___ TEXTO DA PÁGINA ___
O coordenador para Sanções do governo de Donal Trump, David Gamble, visita o Brasil nesta segunda-feira (5). Ele tem encontros previstos com parlamentares de direita, além de reuniões no Itamaraty e no Ministério da Justiça, apurou a CNN.

A embaixada dos Estados Unidos não divulgou detalhes da agenda do representante do governo norte-americano, mas afirmou, em nota, que “o Departamento de Estado dos Estados Unidos enviará uma delegação a Brasília, chefiada por David Gamble, chefe interino da coordenação de Sanções”.

“Ele participará de uma série de reuniões bilaterais sobre organizações criminosas transnacionais e discutirá os programas de sanções dos EUA voltados ao combate ao terrorismo e ao tráfico de drogas”, disse a embaixadas.

Segundo apuração da CNN, Gamble também deve se reunir com integrantes do governo brasileiro e ouvir parlamentares sobre a atuação de autoridades como o ministro Alexandre de Moraes (STF) e o procurador-geral Paulo Gonet.

O objetivo seria avaliar se há ações no Brasil que, na visão do governo Trump, possam restringir a liberdade de expressão de jornalistas e políticos de direita. Uma visita ao ex-presidente Jair Bolsonaro também está prevista, segundo o deputado licenciado Eduardo Bolsonaro.
___ MATERIAL FORNECIDO ___
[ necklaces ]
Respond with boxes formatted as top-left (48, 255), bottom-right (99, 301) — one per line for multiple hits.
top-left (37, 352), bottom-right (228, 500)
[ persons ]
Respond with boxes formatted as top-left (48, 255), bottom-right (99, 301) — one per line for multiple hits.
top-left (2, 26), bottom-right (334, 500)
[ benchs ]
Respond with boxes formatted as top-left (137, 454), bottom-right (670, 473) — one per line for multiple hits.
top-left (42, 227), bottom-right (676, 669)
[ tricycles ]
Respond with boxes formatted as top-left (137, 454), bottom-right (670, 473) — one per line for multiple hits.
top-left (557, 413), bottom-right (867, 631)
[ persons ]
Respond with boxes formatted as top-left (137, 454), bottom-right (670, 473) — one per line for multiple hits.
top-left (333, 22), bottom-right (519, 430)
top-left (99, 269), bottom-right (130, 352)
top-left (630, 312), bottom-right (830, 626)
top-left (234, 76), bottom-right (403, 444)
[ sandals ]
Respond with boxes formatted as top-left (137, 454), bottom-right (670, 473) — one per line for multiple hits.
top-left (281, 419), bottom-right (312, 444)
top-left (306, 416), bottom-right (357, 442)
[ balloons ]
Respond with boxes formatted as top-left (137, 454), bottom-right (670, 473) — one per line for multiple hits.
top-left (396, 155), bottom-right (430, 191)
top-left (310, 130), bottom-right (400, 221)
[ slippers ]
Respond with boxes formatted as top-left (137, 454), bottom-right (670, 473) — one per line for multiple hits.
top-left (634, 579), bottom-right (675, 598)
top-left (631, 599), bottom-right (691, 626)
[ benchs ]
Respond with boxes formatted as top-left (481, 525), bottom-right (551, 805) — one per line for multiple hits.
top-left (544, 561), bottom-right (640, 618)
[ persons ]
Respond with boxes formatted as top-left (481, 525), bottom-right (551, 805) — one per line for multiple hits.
___
Dê continuidade à notícia sobre a visita de David Gamble ao Brasil, começando logo após a última frase.

O representante do governo Trump também deve ir ao partido MDB.

Frentes para punir Moraes

Como a CNN mostrou em fevereiro, o trumpismo e o bolsonarismo criam três frentes para punir Moraes via EUA.

Uma delas seria pela Lei Magnitsky, aplicada mundialmente a quem for considerado, pelos Estados Unidos, violador dos direitos humanos em qualquer lugar do mundo.

Outra forma seria pelo instrumento da “No Censors on our Shores Act” (“Lei sem censores nas nossas costas”, em tradução livre), para punir, com a proibição de entrar em solo dos Estados Unidos, qualquer autoridade que, no exterior, atue contra a liberdade de expressão.

Por fim, haveria uma tentativa de união pela Foreign Corrupt Practices Act (em tradução livre, “Lei de Práticas Corruptas no Exterior”), que poderia ser aplicada a atos que envolvem benefícios políticos, manipulação institucional ou interferência ilegal que impacta interesses do país.